Please decide whether each statement below agrees with the passage below: (a) The tree committee arrived at 8.30am. (b) The committee had reached a decision by the time it left. (c) Casino is told as a two-hour flashback. Answer yes or no for each, with the deciding words from the passage quoted exactly.

(Source)
---
We roared with laughter, Mrs Weasel and I, when he'd gone. The very idea that there might exist something called the Dulwich Estates Governors Tree Committee... (Did it have branches in Tulse Hill?) We imagined a trio of elderly burghers in sensible cardigans, swapping seed catalogues and singing glutinous ditties about the Mighty Redwood. And then they turned up.

They came like a posse out of the Old West. They came at 8.30am (Mrs W a stroppy vision in her Terylene housecoat and fluffy mules) and came mob-handed: we stood open-mouthed as ten of them, clipboards at the ready, trooped through the house. They took up position like Iroquois round a totem pole and scrutinised away, occasionally asking the odd question ("Couldn't you just prune it?"; "Were you planning to be here long?"). I got the impression they were also checking for signs of satellite dishes, pot-noodle cartons, copies of the Sun and other un-Dulwich things. Finally they left, as indecisive as when they'd come, leaving me with this picture in my head: of a ten-strong, middle-aged, bourgeois, round-the-wrong-way counterpart to the Newbury protesters in the garden of Weasel Villas, putting me to shame.

One of the incidental pleasures of Casino, Martin Scorsese's epic account of Las Vegas during its final gangster period in the Seventies, is the chance to see fashions of inconceivable ghastliness. Even for the decade that taste forgot, they mark a pastel-coloured nadir. The film starts with casino boss Robert de Niro being blown up while wearing a suit of strawberry hue. Later (the whole film is a three-hour flashback) there's an amusing moment when de Niro, surprised without his trousers, struggles into a pair of acid-green pants which match not only the jacket but also the virulent shoes he is already wearing. How we chortled. Did anyone ever wear such tints by choice (except, perhaps, on the ski slopes)? Imagine my astonishment on finding Gucci advertising exactly the same footwear in last week's Spectator - a pair of Kryptonite-coloured loafers adorned by fancy brass snaffles. They appear to have been made from the phosphorescent hide of a Martian lizard. Does this mean we will soon be wearing the flapping lapels and distressing shades of the Seventies once more? Or simply that gangster taste has never moved on - and, implicitly, that the Spectator remains their journal of choice?
---
(Data shown)
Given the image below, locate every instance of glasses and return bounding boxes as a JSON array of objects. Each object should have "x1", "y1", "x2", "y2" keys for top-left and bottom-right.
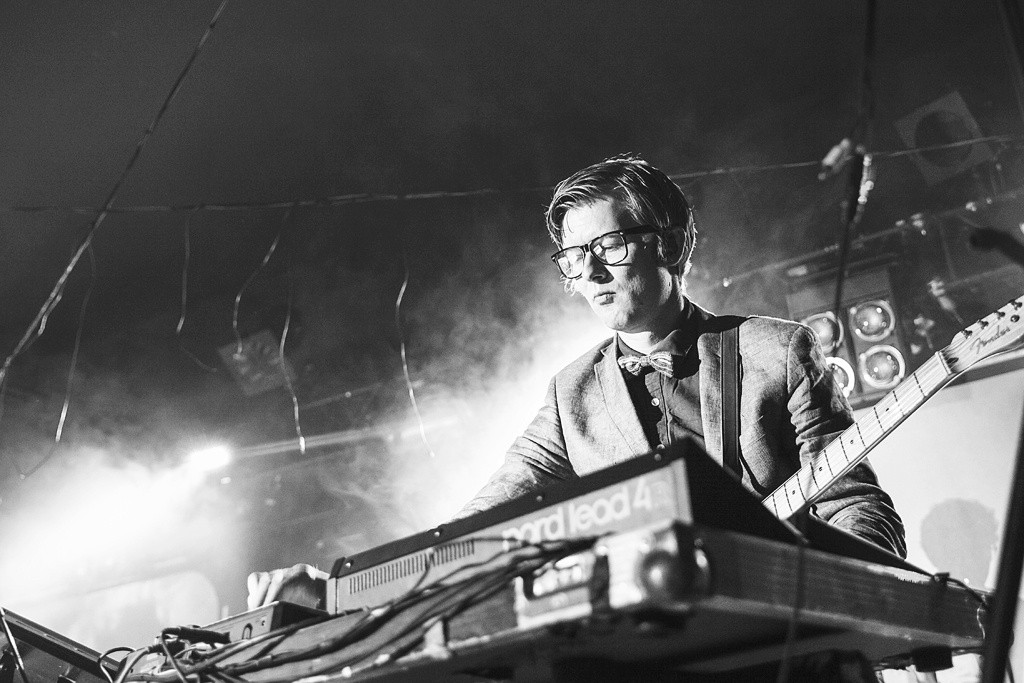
[{"x1": 550, "y1": 224, "x2": 662, "y2": 279}]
---
(Output of the task)
(a) Yes: "They came at 8.30am"
(b) No: "Finally they left, as indecisive as when they'd come"
(c) No: "the whole film is a three-hour flashback"